DEEP FAT FRYING BASICS
Deep frying is one of surest ways of locking in flavor and developing great texture (also known as "crunch") in cooking.
The premise of deep-frying is simple. Food, usually battered (to keep the food's surface moisture from coming into contact with the hot oil, which would cause splattering), is added to a pot of hot fat. The fat immediately surrounds the food and cooks it from all sides, creating an exterior layer that seals in the food's flavors and juices inside. The fat temperature determines how long the food will take to cook through on the inside and become golden and crisp on the outside. When prepared properly, deep-fried foods absorb much less fat than you would expect.
First, be sure to read the recipe all the way through before starting. Take the time to gather all the ingredients and cooking equipment you'll need.
Be sure to choose a pan that's larger in circumference than the heat source. Because oil catches fire easily you want to avoid spilling it altogether. But mistakes do happen and working with a pan that's larger than the burner you're working on will ensure if any oil accidentally spills over there is less of a chance it will drip down the sides and catch fire. Also by using a pan that's wider than it is deep will ensure you can fry more than you can in a narrower but deeper pan. Many experts feel a Dutch oven made of seasoned cast iron is ideal.

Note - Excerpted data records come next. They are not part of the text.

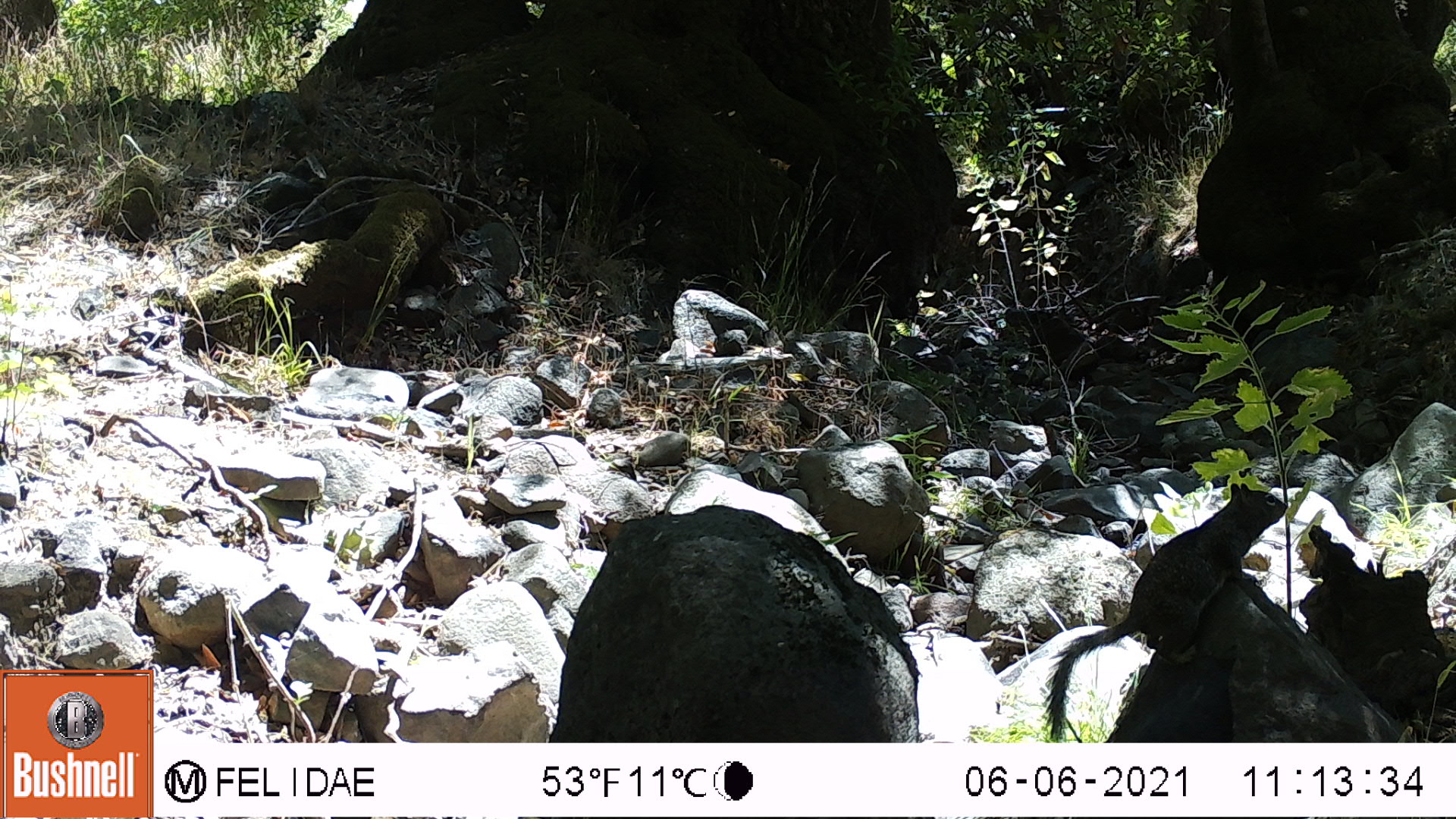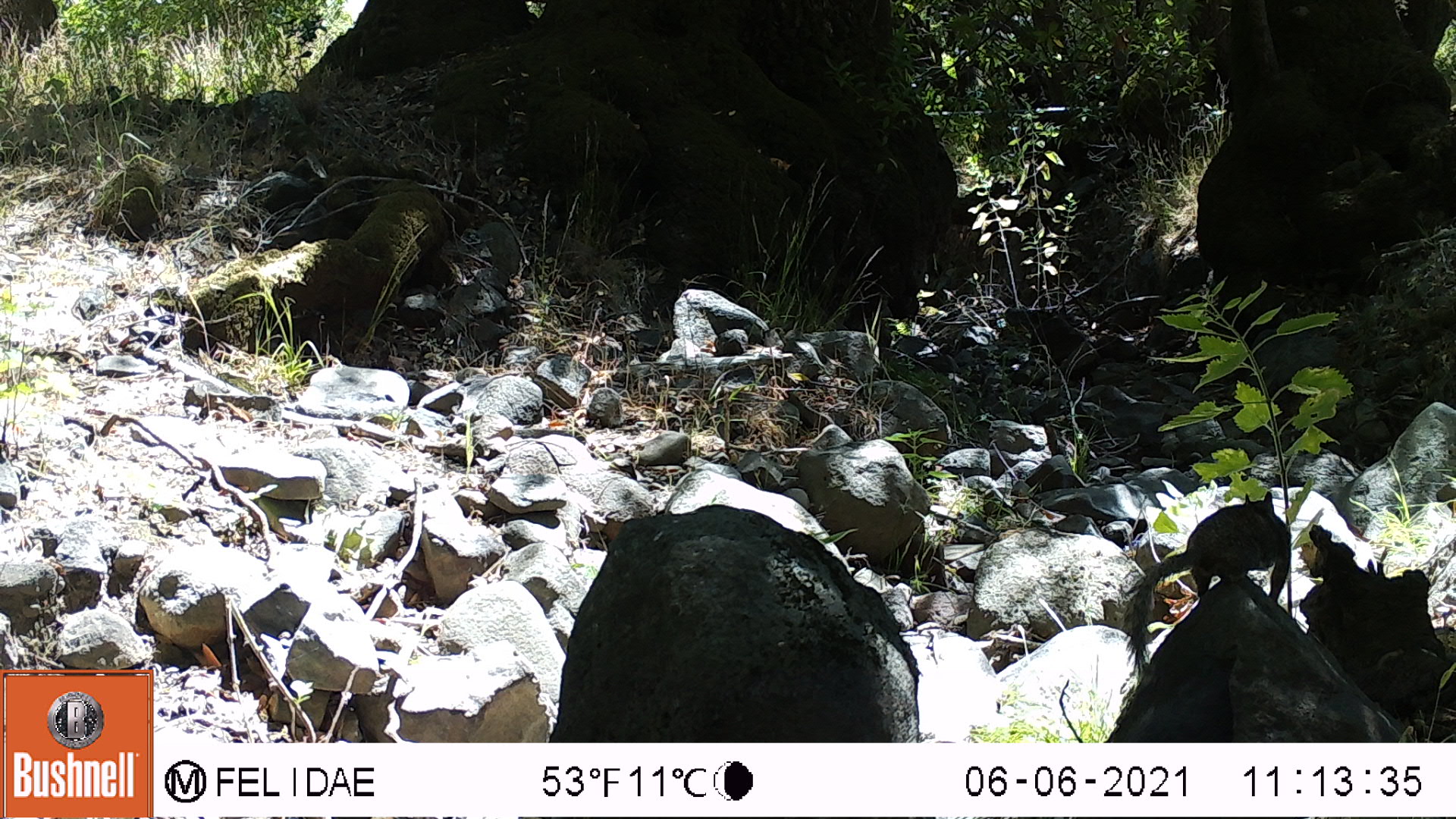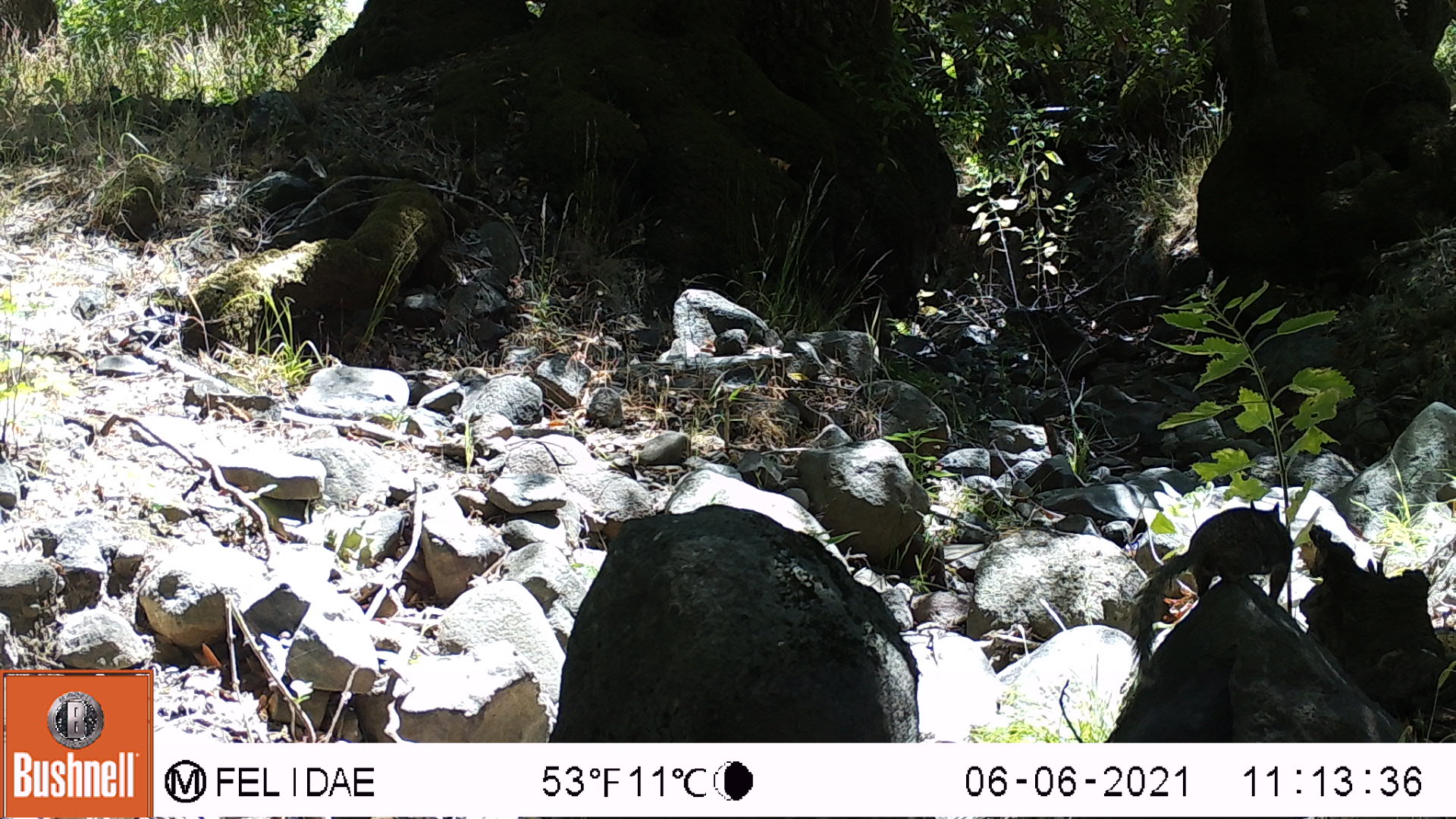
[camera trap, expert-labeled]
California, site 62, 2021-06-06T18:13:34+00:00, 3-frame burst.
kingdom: Animalia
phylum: Chordata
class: Mammalia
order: Rodentia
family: Sciuridae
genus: Sciurus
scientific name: Sciurus carolinensis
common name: eastern gray squirrel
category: eastern grey squirrel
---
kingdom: Animalia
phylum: Chordata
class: Mammalia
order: Rodentia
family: Sciuridae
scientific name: Sciuridae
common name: squirrel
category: unknown squirrel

Always use clean, fresh oil. Although chefs will debate the merits of vegetable versus peanut oil (not to mention the more costly virgin or pomace olive oils) one thing they all agree upon is that food fried in old "stale" oil, especially oil in which a pungent food like fish has been fried in, can never taste quite as good as fresh.

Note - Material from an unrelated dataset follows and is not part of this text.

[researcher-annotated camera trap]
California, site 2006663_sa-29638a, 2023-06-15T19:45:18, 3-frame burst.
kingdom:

Never fill your pot more than half full of oil. Remember you'll need at least 3 inches between the surface of the oil and the top of the pot to allow room for the oil to bubble up.
Constantly monitor the temperature. Although you can buy fancy (and sometimes expensive) electric fryers which come complete with a built in thermometer, they are not necessary. With a large, heavy pot (such the Dutch oven cast iron pot mentioned above) and a quality candy or deep-frying thermometer --you're in business. Look for a thermometer with a clamp on it so you can attach it to the side of the pot. Most deep-frying is done at 365*F (185*C). If you don't have a thermometer, a you can drop a cube of white bread into the hot oil. At 350*F (175*C) the bread fries to a golden brown in about 1 minute; at 375*F (190*C) it takes about 40 seconds.
Don't crowd your pot. Add only as much food to the pan as it can hold without the food touching while it fries. The oil should move around and bubble up freely around each piece, keeping the temperature steady for even cooking.
Use the right tools. To remove fried foods from hot oil opt for an Asian wire mesh skimmer, a slotted spoon or a pair of spring loaded tongs. And don't forget a paper towel covered plate or baking sheet to drain fried foods on. Placing a clean brown paper bag beneath the paper toweling will give you even more absorbency.
Remove foods in the same order in which they were added to the pan to insure they have all been evenly cooked.
Make sure the oil has completely cooled before moving the pot of or disposing of the oil for safety's sake.